La tensión en Túnez continuaba ayer en medio de la huelga general que paralizó el país y los concurridos funerales por Chuckri Belaid, el líder de una de las fuerzas del izquierdista Frente Popular muerto en atentado el pasado domingo. Una situación convulsa pero no a causa del atentado del miembro de la oposición, sino que este ha sido el detonante de la crisis que estos días se ha agudizado.
Sigue sin estar nada clara la autoría del atentado, dado el diverso y extenso arco de tendencias y formaciones enfrentadas entre sí, desde los los nostálgicos del viejo régimen hasta los salafistas, pasando por las Ligas de Defensa de la Revolución, supuestamente vinculadas al partido gobernante.
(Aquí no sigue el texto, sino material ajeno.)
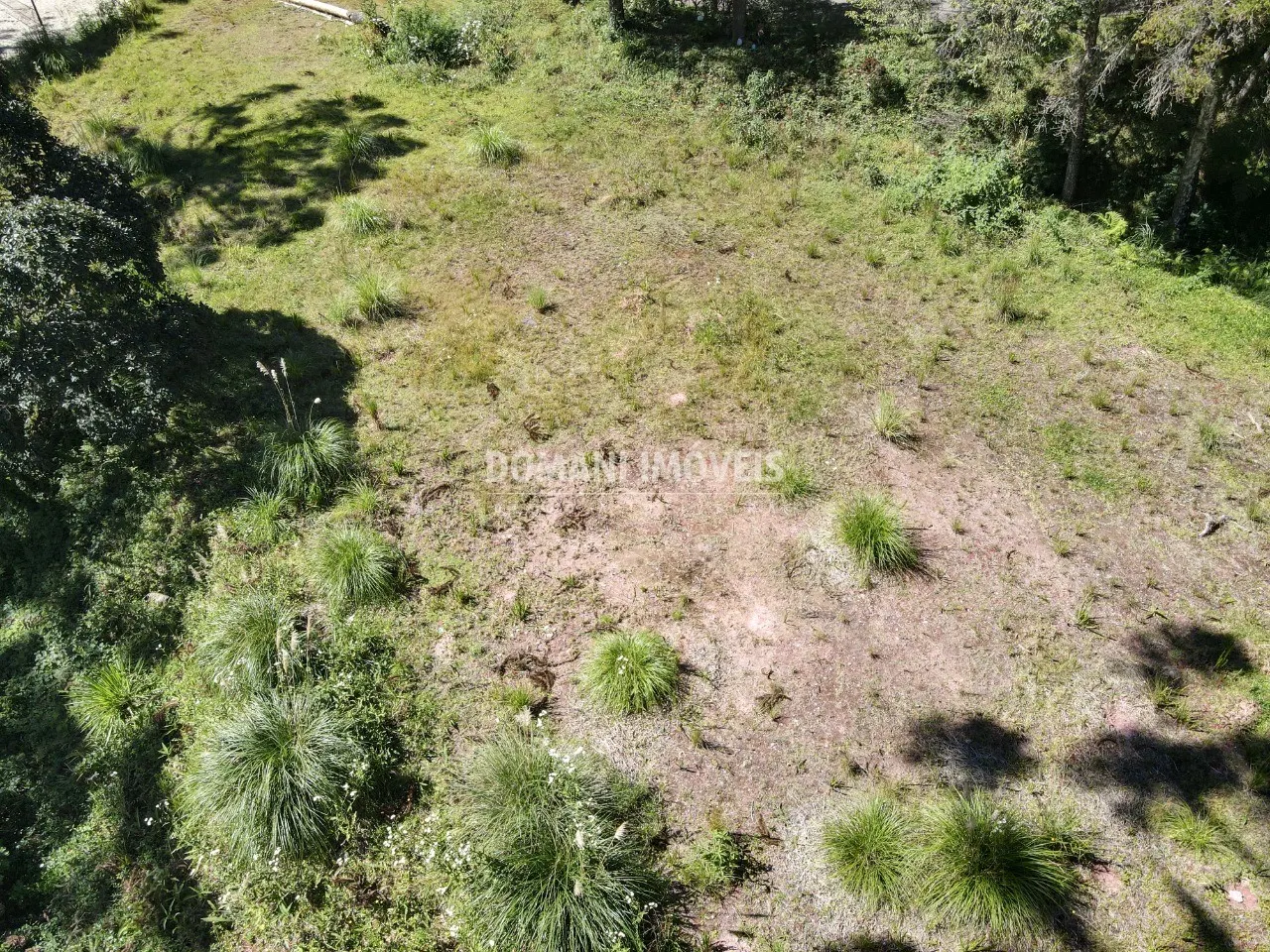 Terreno à venda de 2.865 m² em Campos do Jordão, SP, Brasil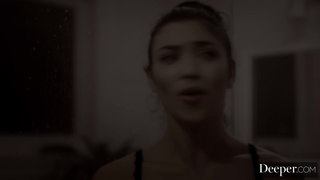 Deeper 2020.05.14 Sky Pierce - Paper Rules Part 2 [1080p].mp4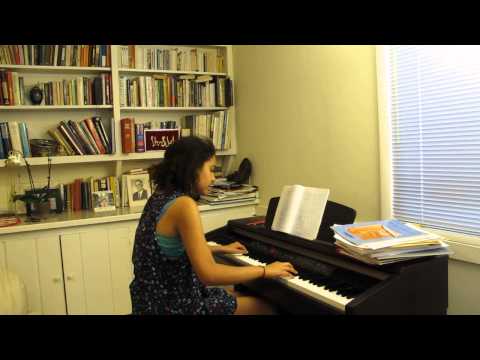 Happy Birthday Fouad!!!!!!!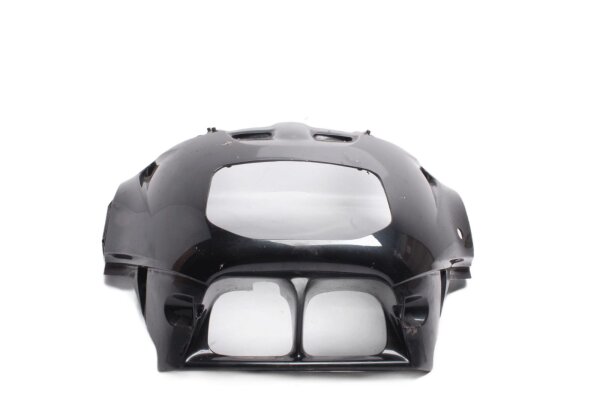 Verkleidung Frontmaske Scheinwerferabdeckung vorne BMW R 1100 RT 259 0413 96-01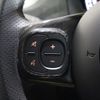fiat fiat-others 2023 CFJ0541253 image 13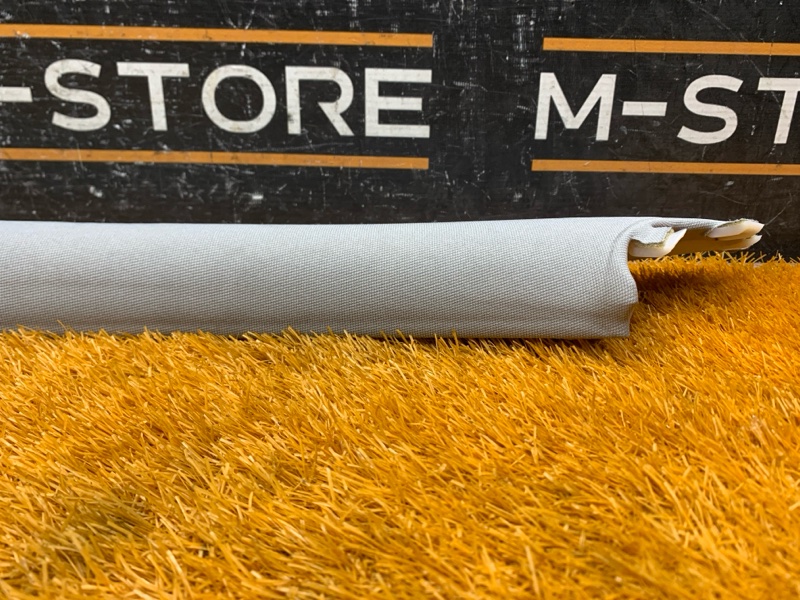 обшивка стойки, 350 рублей, Красноярск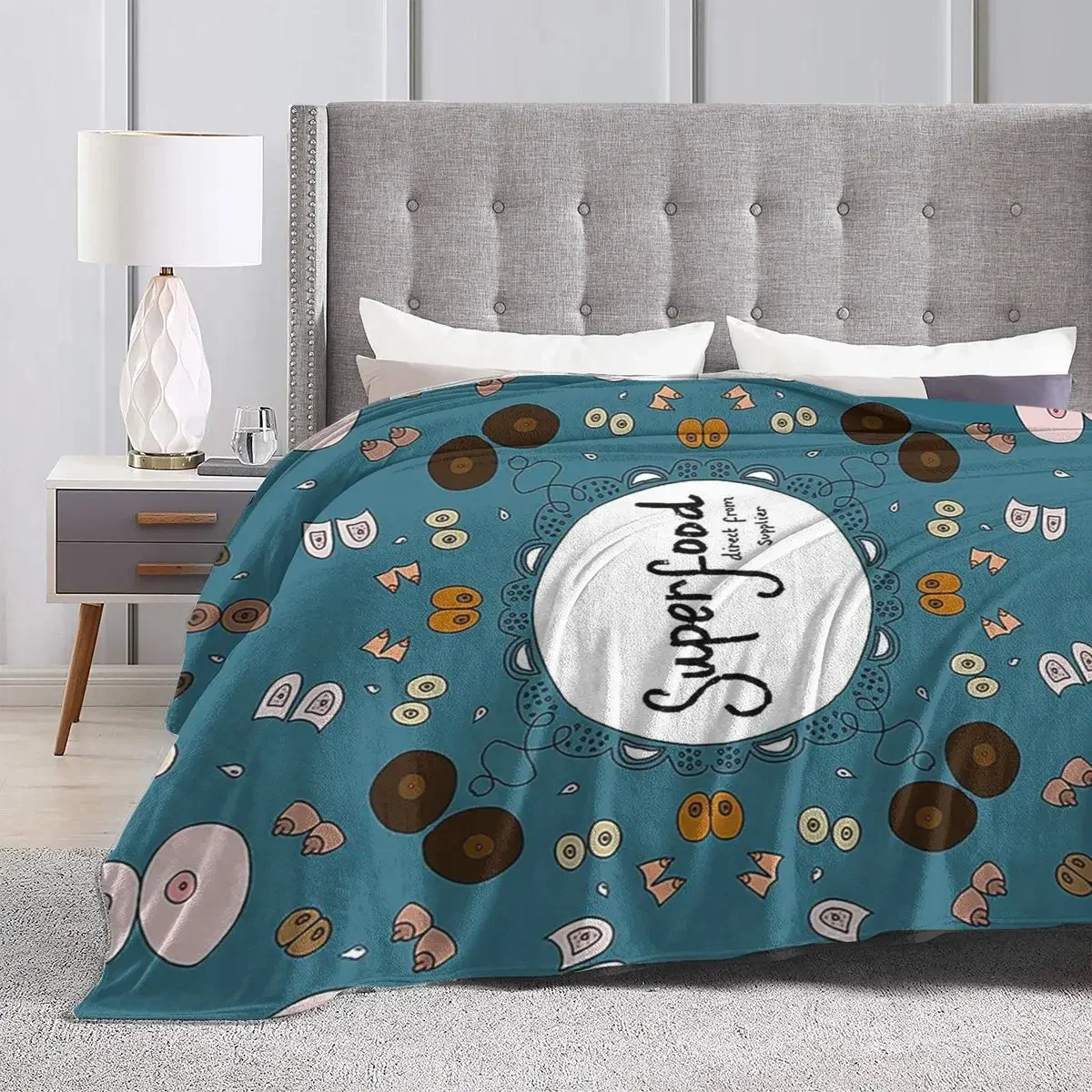 ���� ���� ���� Ǫ�� ���, �ε巴�� ������ �ö��� ������ ���, ħ�� �Ž� ��ũ�� ���� Ȩ ���� �÷���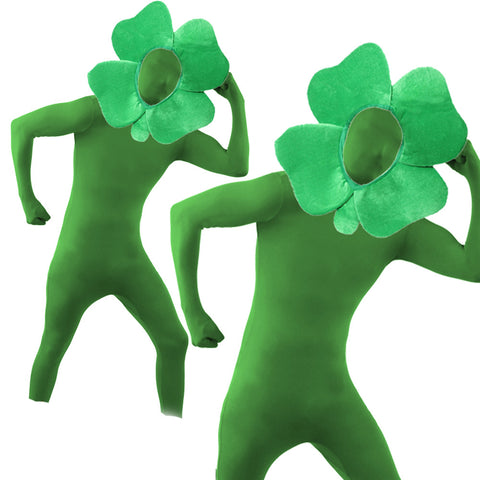 Image of St. Patrick's Day Parade Hat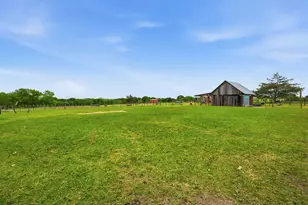 8701 Co Rd 135, Celina, TX 75009 - Photo 33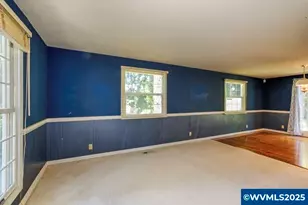 1079 Northrup Ct NE, Keizer, OR 97303 - Photo 11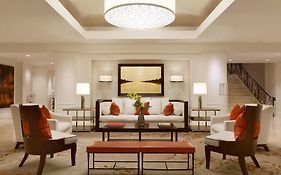 The H Hotel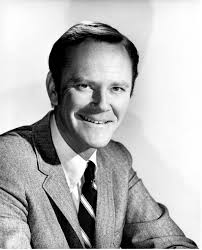 Birth date between 1930-01-01 and 1930-12-31 (Sorted by Popularity  Ascending)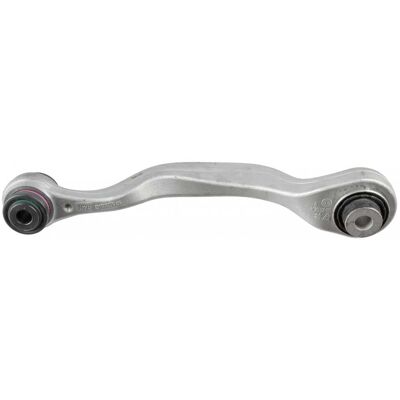 Lemförder X3 X4 Brazo Superior Derecho de Suspensión - Eje trasero Lemförder X3 X4 Brazo Superior Derecho de Suspensión - Eje trasero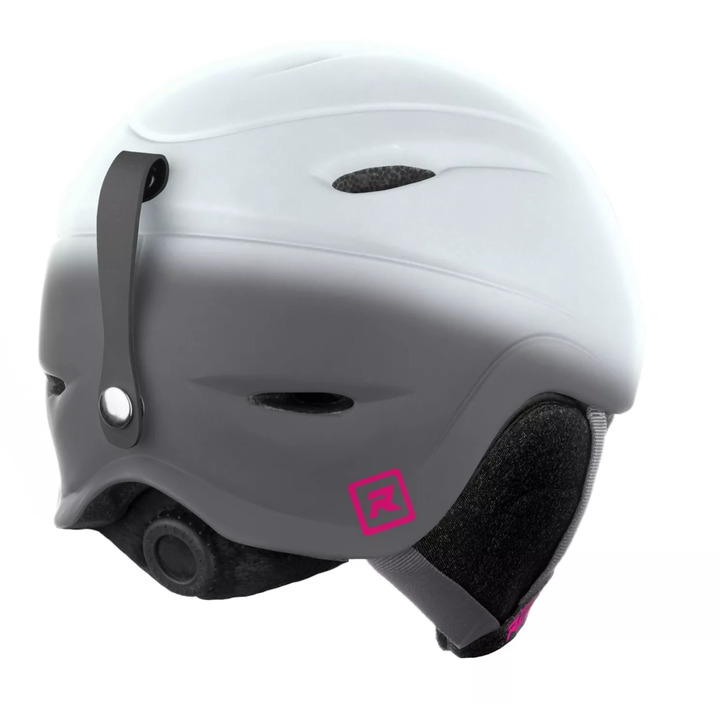 Helmet Relax Twister RH18A11 - 2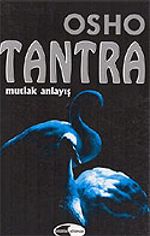 Tantra Mutlak Anlayış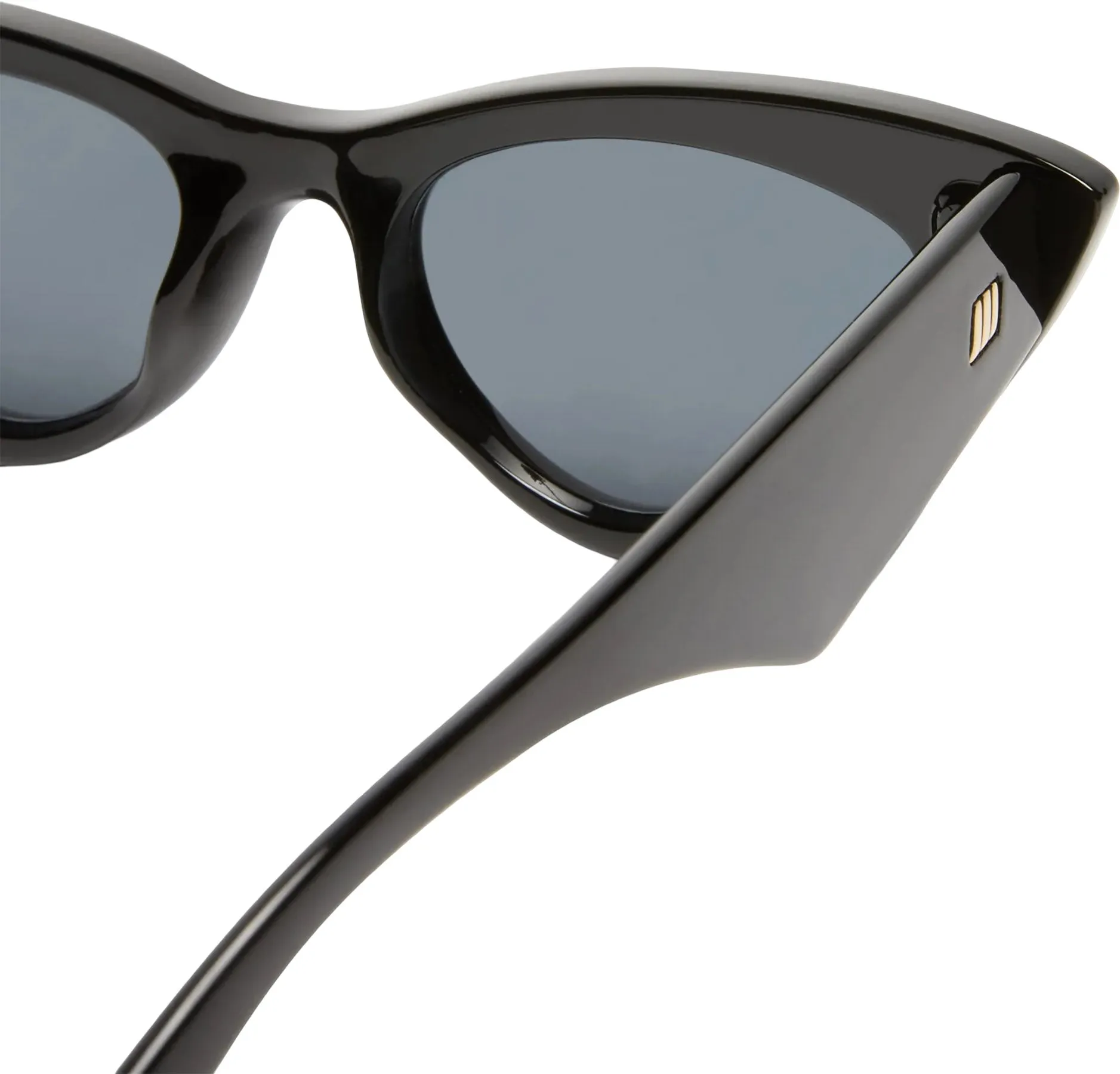 Dream Boat Sunglasses - Unisex|-|Lunettes de soleil Dream Boat - Unisexe sold by Altitude Sports product image thumbnail 3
En cualquier caso, más claro parece que el atentado contra Chukri Belaid no ha beneficiado precisamente a los islamistas de Ennhada, sino todo lo contrario, dado que si a alguien no le interesa un aumento de la tensión es a quien tiene responsabilidades de gobierno en una situación de crisis económica que no ha hecho sino empeorar. A dos años de la revolución, el principal sustento económico del país, el turismo, se encuentra bajo mínimos, lo que supone un contexto favorable para las fuerzas reaccionarias.
Hoy Túnez es un escenario sumamente complejo en el que el islám político, mayoritario, no solo está enfrentado a toda la oposición, sino que también ha de sortear las presiones de los salafistas que, al margen de su apoyo social, se dejan notar, y el desafío armado de los yihadistas en el oeste del país. La izquierda no ha conseguido erigirse como alternativa, y en esta crisis se halla en una posición muy complicada, junto a los partidarios del régimen de Ben Alí, que refuerzan su capacidad de condicionar la evolución de los acontecimientos. Un escenario de transición lenta en el que será preciso conjugar grandes dosis de prudencia e inteligencia por parte de los interesados en que la revolución salga adelante, a la vista de que algunos tienen en el caos su mejor aliado para abortarla.